**Exercise**
Your task is to copy every line of this material exactly.

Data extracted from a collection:

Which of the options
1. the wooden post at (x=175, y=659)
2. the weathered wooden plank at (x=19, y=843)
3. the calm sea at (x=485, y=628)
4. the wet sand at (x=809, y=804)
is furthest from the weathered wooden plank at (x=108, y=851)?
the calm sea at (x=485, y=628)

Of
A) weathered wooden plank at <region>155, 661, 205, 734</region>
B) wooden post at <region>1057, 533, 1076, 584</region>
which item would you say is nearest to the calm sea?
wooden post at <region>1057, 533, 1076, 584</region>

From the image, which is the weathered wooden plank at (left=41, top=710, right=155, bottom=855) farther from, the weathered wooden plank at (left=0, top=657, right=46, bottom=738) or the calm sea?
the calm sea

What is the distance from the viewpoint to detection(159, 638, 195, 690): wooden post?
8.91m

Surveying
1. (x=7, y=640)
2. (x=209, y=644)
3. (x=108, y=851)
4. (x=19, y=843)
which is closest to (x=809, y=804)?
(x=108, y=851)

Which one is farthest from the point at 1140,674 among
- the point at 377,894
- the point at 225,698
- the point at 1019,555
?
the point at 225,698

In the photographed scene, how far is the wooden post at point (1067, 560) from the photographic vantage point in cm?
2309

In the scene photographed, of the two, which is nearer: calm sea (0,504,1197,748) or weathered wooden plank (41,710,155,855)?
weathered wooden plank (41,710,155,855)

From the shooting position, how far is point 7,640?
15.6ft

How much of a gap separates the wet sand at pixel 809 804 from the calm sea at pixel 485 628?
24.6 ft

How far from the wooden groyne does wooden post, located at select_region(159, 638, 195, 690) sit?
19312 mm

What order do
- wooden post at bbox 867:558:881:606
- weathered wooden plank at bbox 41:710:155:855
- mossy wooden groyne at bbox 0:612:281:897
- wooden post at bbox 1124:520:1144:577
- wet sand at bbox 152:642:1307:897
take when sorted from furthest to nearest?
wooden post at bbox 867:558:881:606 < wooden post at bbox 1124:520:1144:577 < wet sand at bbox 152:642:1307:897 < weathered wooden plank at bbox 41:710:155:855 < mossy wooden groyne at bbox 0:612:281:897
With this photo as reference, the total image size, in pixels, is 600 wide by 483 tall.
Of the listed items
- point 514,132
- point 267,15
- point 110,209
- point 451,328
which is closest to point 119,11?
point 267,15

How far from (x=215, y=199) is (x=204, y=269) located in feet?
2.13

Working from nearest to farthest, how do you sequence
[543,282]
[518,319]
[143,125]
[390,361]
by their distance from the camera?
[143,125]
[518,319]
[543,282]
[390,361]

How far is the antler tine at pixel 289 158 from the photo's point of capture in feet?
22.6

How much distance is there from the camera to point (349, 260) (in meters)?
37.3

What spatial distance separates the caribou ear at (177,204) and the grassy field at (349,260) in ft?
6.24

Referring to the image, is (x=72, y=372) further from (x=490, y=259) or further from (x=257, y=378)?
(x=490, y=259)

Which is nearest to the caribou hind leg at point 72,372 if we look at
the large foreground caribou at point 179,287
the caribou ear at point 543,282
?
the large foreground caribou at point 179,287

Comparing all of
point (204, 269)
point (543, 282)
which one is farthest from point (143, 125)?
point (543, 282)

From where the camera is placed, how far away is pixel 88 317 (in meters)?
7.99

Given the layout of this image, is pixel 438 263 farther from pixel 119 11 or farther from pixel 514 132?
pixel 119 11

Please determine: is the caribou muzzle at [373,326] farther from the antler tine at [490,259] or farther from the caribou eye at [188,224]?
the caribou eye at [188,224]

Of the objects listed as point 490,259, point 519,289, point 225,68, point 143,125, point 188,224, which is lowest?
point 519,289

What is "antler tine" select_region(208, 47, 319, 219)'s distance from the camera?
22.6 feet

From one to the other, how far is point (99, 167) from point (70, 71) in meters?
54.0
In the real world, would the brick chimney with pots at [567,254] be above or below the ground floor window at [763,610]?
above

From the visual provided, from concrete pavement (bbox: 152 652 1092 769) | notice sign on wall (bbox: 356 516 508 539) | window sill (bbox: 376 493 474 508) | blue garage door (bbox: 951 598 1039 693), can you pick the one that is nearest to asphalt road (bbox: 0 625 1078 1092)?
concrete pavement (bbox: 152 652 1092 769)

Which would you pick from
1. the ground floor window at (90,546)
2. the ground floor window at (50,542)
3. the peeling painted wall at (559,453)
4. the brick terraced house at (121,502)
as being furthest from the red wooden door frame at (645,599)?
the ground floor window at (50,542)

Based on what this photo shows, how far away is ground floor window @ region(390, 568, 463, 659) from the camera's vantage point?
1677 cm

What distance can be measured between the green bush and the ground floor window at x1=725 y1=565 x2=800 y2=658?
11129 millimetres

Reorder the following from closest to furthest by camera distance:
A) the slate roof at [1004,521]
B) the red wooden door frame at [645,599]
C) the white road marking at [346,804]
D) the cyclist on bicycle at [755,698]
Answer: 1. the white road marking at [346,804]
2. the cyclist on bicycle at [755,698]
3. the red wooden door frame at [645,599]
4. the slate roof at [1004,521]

**Written answer**
Which of the options
1. the wooden post at (x=175, y=659)
2. the weathered wooden plank at (x=19, y=843)
3. the calm sea at (x=485, y=628)
4. the wet sand at (x=809, y=804)
is furthest from the weathered wooden plank at (x=108, y=851)?
the calm sea at (x=485, y=628)

Of
A) weathered wooden plank at <region>155, 661, 205, 734</region>
B) wooden post at <region>1057, 533, 1076, 584</region>
which item would you say is nearest to the calm sea?
wooden post at <region>1057, 533, 1076, 584</region>

From the image, which is the weathered wooden plank at (left=41, top=710, right=155, bottom=855) farther from, the weathered wooden plank at (left=0, top=657, right=46, bottom=738) or the calm sea?
the calm sea

What is the distance from the viewpoint to detection(159, 638, 195, 690): wooden post?
8.91m

Surveying
1. (x=7, y=640)
2. (x=209, y=644)
3. (x=108, y=851)
4. (x=19, y=843)
which is closest to (x=809, y=804)?
(x=108, y=851)

Which one is farthest from the point at 1140,674 among
- the point at 377,894
- the point at 225,698
- the point at 1019,555
?
the point at 225,698

In the photographed scene, how far is the wooden post at point (1067, 560) from the photographic vantage point in cm?
2309

In the scene photographed, of the two, which is nearer: calm sea (0,504,1197,748) or weathered wooden plank (41,710,155,855)?
weathered wooden plank (41,710,155,855)

From the shooting position, how far is point 7,640?
15.6ft

How much of a gap separates the wet sand at pixel 809 804 from the calm sea at pixel 485 628?
24.6 ft

How far from the wooden groyne does wooden post, located at select_region(159, 638, 195, 690) sit?
19312 mm

What order do
- wooden post at bbox 867:558:881:606
- weathered wooden plank at bbox 41:710:155:855
- mossy wooden groyne at bbox 0:612:281:897
- wooden post at bbox 1124:520:1144:577
- wet sand at bbox 152:642:1307:897
take when sorted from furthest to nearest?
wooden post at bbox 867:558:881:606 < wooden post at bbox 1124:520:1144:577 < wet sand at bbox 152:642:1307:897 < weathered wooden plank at bbox 41:710:155:855 < mossy wooden groyne at bbox 0:612:281:897
With this photo as reference, the total image size, in pixels, is 600 wide by 483 tall.
Of the listed items
- point 514,132
- point 267,15
- point 110,209
- point 451,328
which is closest to point 119,11?
point 267,15

How far from (x=215, y=199) is (x=204, y=269) located in feet?
2.13

Working from nearest to farthest, how do you sequence
[543,282]
[518,319]
[143,125]
[390,361]
by their distance from the camera?
[143,125]
[518,319]
[543,282]
[390,361]

How far is the antler tine at pixel 289 158 from the photo's point of capture in feet?
22.6

How much distance is there from the camera to point (349, 260) (in meters)?
37.3

What spatial distance separates the caribou ear at (177,204) and the grassy field at (349,260) in ft?
6.24

Referring to the image, is (x=72, y=372) further from (x=490, y=259) or further from (x=257, y=378)?
(x=490, y=259)

Which is nearest to the caribou hind leg at point 72,372 if we look at
the large foreground caribou at point 179,287
the caribou ear at point 543,282
?
the large foreground caribou at point 179,287

Comparing all of
point (204, 269)
point (543, 282)
which one is farthest from point (143, 125)?
point (543, 282)

From where the camera is placed, how far away is pixel 88 317 (in meters)?
7.99

Given the layout of this image, is pixel 438 263 farther from pixel 119 11 or farther from pixel 514 132?
pixel 119 11

Please determine: is the caribou muzzle at [373,326] farther from the antler tine at [490,259] or farther from the caribou eye at [188,224]?
the caribou eye at [188,224]

Of the objects listed as point 490,259, point 519,289, point 225,68, point 143,125, point 188,224, which is lowest?
point 519,289

What is "antler tine" select_region(208, 47, 319, 219)'s distance from the camera?
22.6 feet

From one to the other, how far is point (99, 167) from point (70, 71) in meters?
54.0
In the real world, would the brick chimney with pots at [567,254] be above or below the ground floor window at [763,610]?
above

From the visual provided, from concrete pavement (bbox: 152 652 1092 769) | notice sign on wall (bbox: 356 516 508 539) | window sill (bbox: 376 493 474 508) | blue garage door (bbox: 951 598 1039 693), can you pick the one that is nearest to asphalt road (bbox: 0 625 1078 1092)?
concrete pavement (bbox: 152 652 1092 769)

Which would you pick from
1. the ground floor window at (90,546)
2. the ground floor window at (50,542)
3. the peeling painted wall at (559,453)
4. the brick terraced house at (121,502)
as being furthest from the red wooden door frame at (645,599)?
the ground floor window at (50,542)

Based on what this photo shows, how far away is ground floor window @ region(390, 568, 463, 659) from the camera's vantage point?
1677 cm

What distance can be measured between the green bush and the ground floor window at x1=725 y1=565 x2=800 y2=658?
11129 millimetres

Reorder the following from closest to furthest by camera distance:
A) the slate roof at [1004,521]
B) the red wooden door frame at [645,599]
C) the white road marking at [346,804]
D) the cyclist on bicycle at [755,698]
Answer: 1. the white road marking at [346,804]
2. the cyclist on bicycle at [755,698]
3. the red wooden door frame at [645,599]
4. the slate roof at [1004,521]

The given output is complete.